AutoData - Concessionárias dobram lucros com pregão eletrônico
news
24/07/2017

Concessionárias dobram lucros com pregão eletrônico

Por Mônica Cardoso

- 24/07/2017

Para expandir seus negócios e aumentar as margens de lucro, as concessionárias de automóveis estão recorrendo ao pregão eletrônico. De acordo com a AutoAvaliar, empresa que realiza essa modalidade de negócios, o lucro com a venda de usados via pregão online em sua plataforma foi de R$ 42 milhões 641 mil, mais que o dobro do acumulado no mesmo período do ano passado, R$ 20 milhões 322 mil.

Os custos administrativos são o principal fator de impacto nos ganhos das concessionárias, de acordo com o diretor Daniel Nino, da AutoAvaliar. “Antes, a margem de lucro na venda do carro era de, no máximo, 5%. O comércio eletrônico permitiu a rentabilidade crescer para até 12%”.

Cerca de 120 mil carros são avaliados por mês pela plataforma, o que permite identificar os modelos mais buscados nas transações. Neste ano, os modelos HB20, da Hyundai, e Onix, da Chevrolet, ambos do ano de 2014, lideram a preferência. Ambos costumam ficar, em média, 13 dias no estoque das concessionárias.
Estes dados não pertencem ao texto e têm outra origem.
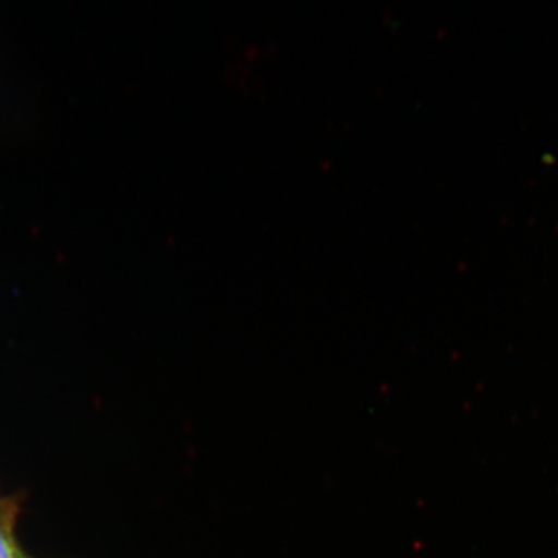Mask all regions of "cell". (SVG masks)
<instances>
[{"instance_id": "obj_1", "label": "cell", "mask_w": 558, "mask_h": 558, "mask_svg": "<svg viewBox=\"0 0 558 558\" xmlns=\"http://www.w3.org/2000/svg\"><path fill=\"white\" fill-rule=\"evenodd\" d=\"M16 520V502L0 495V558H31L17 542Z\"/></svg>"}]
</instances>
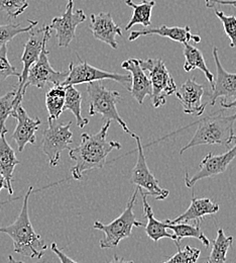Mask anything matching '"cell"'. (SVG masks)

Vários fatores contribuem para a rapidez na revenda: o preço de compra, o custo de manutenção, o valor do seguro, o quanto ele é econômico em termos de combustível. “As marcas premium, cujos modelos são vendidos por até R$ 300 mil, têm pouco volume de vendas e liquidez menor”.

O preço de um mesmo modelo pode variar até 20% dependendo da região de compra e venda, o que afeta a liquidez. “A tabela Fipe tem um preço nacional único para todo o Brasil. Pela nossa tabela, percebemos que alguns modelos são preferidos de acordo com a região. Os carros da Toyota, por exemplo: os modelos Etios e Corolla são preferidos nas capitais. Já no interior, onde impera o agronegócio, a preferência é pelo Hilux”.

USADOS EM ALTA – A plataforma aposta no segmento de veículos seminovos, que está apresentando forte crescimento no mercado automotivo. Em 2016 foram vendidos dois milhões de automóveis novos e dez milhões de usados, o que corresponde, em média, um novo para cinco usados. Só no primeiro trimestre, essa relação aumentou de um para seis. “A crise econômica e a dificuldade na concessão de crédito afetaram a venda de carros novos. Hoje, o consumidor também prefere um usado com mais conforto e tecnologia do que um novo sem opcionais”.